Text provided below:

Children in Kenya helping prepare cowpeas and leaves for the main meal of the day.
Photo: © FAO/Luis Tato

Stepping up the fight against child wasting

Child wasting is a major health problem with life-long consequences, not just in terms of well-being but also human capital, economic development, prosperity and social equity. With a new action plan, FAO wants to scale up efforts to tackle child wasting.

In November 2022, the Food and Agriculture Organization of the United Nations (FAO) launched a new child wasting prevention action plan. Enhancing nutrition in emergency agriculture responses and building resilience in the most vulnerable populations can break the vicious cycle of distress that underlies child wasting, FAO says.

Child wasting persists at alarming rates. In 2020, 47 million children were wasted. The lingering effects of the COVID-19 pandemic shutdowns – and now the food and fuel price crisis – are exacerbating the situation, worsening poverty, food insecurity and malnutrition for millions of people.

End of Text provided.

### What this task involves
Say whether each statement agrees with the child wasting text, answering yes or no and quoting the deciding words: 1. FAO launched its child wasting prevention action plan in November 2022. 2. In 2022, 47 million children were wasted. 3. The photo shows children in Kenya preparing rice for the main meal of the day.

Source material below:

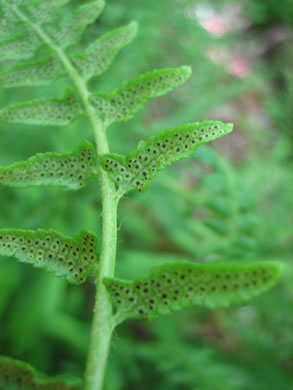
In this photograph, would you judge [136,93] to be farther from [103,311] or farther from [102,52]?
[103,311]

End of Source material.

### Task result
1. Yes: "In November 2022, the Food and Agriculture Organization of the United Nations (FAO) launched a new child wasting prevention action plan."
2. No: "In 2020, 47 million children were wasted."
3. No: "Children in Kenya helping prepare cowpeas and leaves for the main meal of the day."